Ora, nos termos do art.º 2.104º, n.º 1 do Código Civil, os descendentes que pretendam entrar na sucessão do ascendente devem restituir à massa da herança, para igualação da partilha, os bens ou valores que lhes foram doados por este: esta restituição tem o nome de colação. O n.º 2 da mesma norma estabelece que “são havidos como doação, para efeitos de colação, as despesas referidas no art.º 2.110”.
A restituição que corresponde à colação, como esclarecem Pires de Lima e Antunes Varela[4], “é a restituição (as mais das vezes apenas em valor, não em espécie ou substância) feita pelos descendentes, dos bens ou valores que o ascendente lhes doou, quando pretendam entrar na sucessão deste. A colação tem por fim a igualação, na partilha, do descendente donatário com os demais descendentes do “autor da herança” e que se justifica por a lei pressupor que as doações em vida feitas a presuntivos herdeiros legitimários do doador correspondem a uma espécie de adiantamento por conta da quota hereditária e não a uma intenção de distinguir um descendente em face de outro, sem prejuízo do dever de igualdade a observar numa futura partilha.
É também sabido que a colação pode ser afastada pelo doador, quer no próprio ato de doação, quer posteriormente – cf. art.º 2113.º, n.ºs 1 e 2 do Código Civil.
Em caso de dispensa de colação, o autor da sucessão terá pretendido beneficiar o descendente, daí que a imputação não é feita na sua legítima subjetiva, mas antes na quota disponível e só se a extravasar será feita na quota indisponível – cf. art.º 2014º do Código Civil.
No caso, a factualidade alegada pelas partes não permite concluir que as mencionadas doações de imoveis tenham sido realizadas por conta da quota disponível ou seja com dispensa de colação.
Não se encontra junta aos autos a escritura pública de doação pela qual os pais do requerente marido e da requerida lhes transmitiram, por doação, a propriedade de um dos identificados imóveis, desconhecendo-se, por conseguinte, se ali foi declarado que a doação era por conta da legítima, ou seja, com dispensa de colação.
Relativamente ao outro imóvel, objeto da doação indireta, há que ter em conta que, como defende Lopes Cardoso que “(n)o âmbito global da colação (e, assim, na relacionação respectiva) compreendem-se não só as doações com observância do próprio formalismo, como também as denominadas doações indirectas (compras pelo pai em nome dos filhos, pagamentos de dívidas destes, renúncias de que os filhos tiraram proveito, etc.).[5]
Assim, partindo do princípio que se verificam todos os pressupostos da obrigatoriedade da colação, a conferência efetuar-se-á nos termos do estipulado no n.º 1 do art.º 2.108º do Código Civil, pela imputação do valor dos bens na quota hereditária, ou pela restituição dos próprios bens doados se houver acordo de todos os herdeiros”.
Como referem Pires de Lima e Antunes Varela[6], em anotação ao artº. 2.108º do Código Civil, “a restituição de bens ou valores doados à massa da herança, imposta pela colação, faz-se, em princípio, pela simples imputação do valor da doação na quota do herdeiro do donatário, não há por conseguinte, uma efectiva restituição de bens à massa sucessória, a não ser que isso seja acordado entre os principais interessados na partilha.
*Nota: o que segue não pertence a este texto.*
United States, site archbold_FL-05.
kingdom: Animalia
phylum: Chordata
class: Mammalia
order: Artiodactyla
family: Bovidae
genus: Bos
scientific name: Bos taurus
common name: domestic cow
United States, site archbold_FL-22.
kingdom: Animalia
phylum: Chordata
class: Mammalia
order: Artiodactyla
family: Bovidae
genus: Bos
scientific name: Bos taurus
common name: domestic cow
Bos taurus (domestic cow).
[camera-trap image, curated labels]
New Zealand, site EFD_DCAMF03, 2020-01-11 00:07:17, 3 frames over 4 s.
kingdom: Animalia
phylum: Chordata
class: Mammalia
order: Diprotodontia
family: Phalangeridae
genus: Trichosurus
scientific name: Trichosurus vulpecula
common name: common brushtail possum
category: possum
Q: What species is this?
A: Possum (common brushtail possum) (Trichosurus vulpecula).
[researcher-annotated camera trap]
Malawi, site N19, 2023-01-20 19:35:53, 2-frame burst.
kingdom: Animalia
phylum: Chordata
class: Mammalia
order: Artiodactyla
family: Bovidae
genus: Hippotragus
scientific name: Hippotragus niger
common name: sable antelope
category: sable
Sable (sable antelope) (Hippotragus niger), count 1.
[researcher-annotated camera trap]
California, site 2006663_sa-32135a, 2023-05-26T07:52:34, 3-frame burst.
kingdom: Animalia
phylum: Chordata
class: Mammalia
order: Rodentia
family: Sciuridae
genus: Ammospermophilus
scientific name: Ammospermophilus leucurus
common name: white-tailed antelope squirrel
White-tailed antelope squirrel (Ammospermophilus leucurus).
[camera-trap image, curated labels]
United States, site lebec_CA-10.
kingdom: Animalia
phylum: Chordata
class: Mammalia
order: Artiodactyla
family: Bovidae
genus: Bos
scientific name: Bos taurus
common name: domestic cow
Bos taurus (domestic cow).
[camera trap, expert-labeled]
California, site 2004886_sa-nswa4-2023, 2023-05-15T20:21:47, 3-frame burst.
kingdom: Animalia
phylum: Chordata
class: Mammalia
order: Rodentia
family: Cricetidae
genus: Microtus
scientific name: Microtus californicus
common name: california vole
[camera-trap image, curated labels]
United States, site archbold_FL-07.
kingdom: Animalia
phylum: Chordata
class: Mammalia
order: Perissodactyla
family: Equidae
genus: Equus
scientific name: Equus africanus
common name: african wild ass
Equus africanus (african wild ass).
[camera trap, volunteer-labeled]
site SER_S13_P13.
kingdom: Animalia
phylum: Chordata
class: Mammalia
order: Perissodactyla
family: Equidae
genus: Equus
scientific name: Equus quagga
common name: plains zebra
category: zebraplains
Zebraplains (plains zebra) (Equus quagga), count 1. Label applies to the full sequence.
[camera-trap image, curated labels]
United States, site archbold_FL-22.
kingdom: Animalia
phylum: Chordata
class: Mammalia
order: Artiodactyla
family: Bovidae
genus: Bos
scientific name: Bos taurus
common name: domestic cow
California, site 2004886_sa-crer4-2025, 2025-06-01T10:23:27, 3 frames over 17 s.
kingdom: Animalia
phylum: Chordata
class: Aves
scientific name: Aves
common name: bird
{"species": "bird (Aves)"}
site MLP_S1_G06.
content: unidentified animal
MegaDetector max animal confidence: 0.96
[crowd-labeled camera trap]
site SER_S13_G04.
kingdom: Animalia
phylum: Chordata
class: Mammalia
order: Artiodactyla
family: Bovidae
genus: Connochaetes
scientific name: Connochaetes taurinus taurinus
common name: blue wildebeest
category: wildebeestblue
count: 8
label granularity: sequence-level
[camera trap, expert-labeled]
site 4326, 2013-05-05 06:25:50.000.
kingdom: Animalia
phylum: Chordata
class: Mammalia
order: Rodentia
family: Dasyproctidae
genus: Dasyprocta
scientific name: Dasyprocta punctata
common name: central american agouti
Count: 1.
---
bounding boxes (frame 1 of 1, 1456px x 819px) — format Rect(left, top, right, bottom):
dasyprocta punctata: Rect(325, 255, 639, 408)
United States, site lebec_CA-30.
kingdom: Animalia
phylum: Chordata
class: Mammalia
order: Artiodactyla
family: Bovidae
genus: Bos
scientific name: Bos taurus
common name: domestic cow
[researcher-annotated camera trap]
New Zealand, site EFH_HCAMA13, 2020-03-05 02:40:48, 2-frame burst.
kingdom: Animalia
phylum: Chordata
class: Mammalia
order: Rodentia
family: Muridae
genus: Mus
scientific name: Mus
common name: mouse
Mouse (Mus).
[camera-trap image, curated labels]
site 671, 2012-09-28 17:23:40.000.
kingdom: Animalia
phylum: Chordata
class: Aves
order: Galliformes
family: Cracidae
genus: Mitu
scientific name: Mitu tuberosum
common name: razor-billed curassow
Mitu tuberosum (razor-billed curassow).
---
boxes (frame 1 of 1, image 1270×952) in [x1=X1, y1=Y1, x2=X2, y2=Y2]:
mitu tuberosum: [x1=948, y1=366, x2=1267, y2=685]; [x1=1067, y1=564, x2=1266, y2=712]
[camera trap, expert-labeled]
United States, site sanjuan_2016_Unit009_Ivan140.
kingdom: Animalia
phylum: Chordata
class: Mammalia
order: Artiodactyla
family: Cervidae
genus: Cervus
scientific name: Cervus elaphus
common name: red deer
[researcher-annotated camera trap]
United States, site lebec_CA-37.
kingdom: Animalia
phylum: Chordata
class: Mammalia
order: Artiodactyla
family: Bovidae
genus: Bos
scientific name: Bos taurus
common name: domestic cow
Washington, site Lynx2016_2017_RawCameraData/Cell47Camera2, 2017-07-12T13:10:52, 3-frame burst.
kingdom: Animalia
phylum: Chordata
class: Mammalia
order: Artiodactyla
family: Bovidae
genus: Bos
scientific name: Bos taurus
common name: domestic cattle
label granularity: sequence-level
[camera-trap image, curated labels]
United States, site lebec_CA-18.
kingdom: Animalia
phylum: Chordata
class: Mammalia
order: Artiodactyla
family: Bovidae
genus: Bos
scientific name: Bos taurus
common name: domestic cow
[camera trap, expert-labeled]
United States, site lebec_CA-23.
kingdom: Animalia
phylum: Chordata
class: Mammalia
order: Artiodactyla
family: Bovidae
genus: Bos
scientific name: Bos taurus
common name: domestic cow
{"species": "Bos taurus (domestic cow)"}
É a condição referida na parte final do texto do n.º 1 («… se houver acordo de todos os herdeiros)”.
E tal imputação, de acordo com a mesma norma, deve ser feita por imputação do valor da doação na quota hereditária (não no quinhão legitimário). E acrescenta o n.º 2 da dita norma que, no caso de não haver bens suficientes para igualar todos os herdeiros, nem por isso a doação sujeita à colação será reduzida, salvo se houver inoficiosidade.
Assim, nada impede que o autor da sucessão doe em vida bens aos seus descendentes, desde que não afete a quota legitimária, ou seja, a quota-parte de bens de que o inventariado não pode dispor livremente, pois que, afetando-a, pode haver lugar à redução da doação por inoficiosidade[7].
Não podemos assim afirmar que a circunstância de um dos doadores ter falecido e pender o processo para partilha da herança respetiva, coloque em causa o direito de compropriedade (ou as respetivas quotas) invocado pelo requerente como pressuposto da sua pretensão (de divisão de coisa comum).
É que a doação, sempre que incida sobre coisa determinada, é um contrato de eficácia real (quod effectum), no sentido de que a transferência da propriedade ou do direito se verifica como consequência do contrato (cf. art.º 408º do Código Civil), e dele nasce, consequentemente, para o doador a obrigação de entregar a coisa doada (não a de transferir o domínio ou o direito doado)[8].
E, no caso da doação de imóveis, o momento da aquisição ou da transferência do direito de propriedade é o da celebração da escritura pública que o formaliza.
E se assim é, há que concluir que, à data do óbito da mãe do requerente e da requerida, os referidos imóveis já não figuravam no património desta.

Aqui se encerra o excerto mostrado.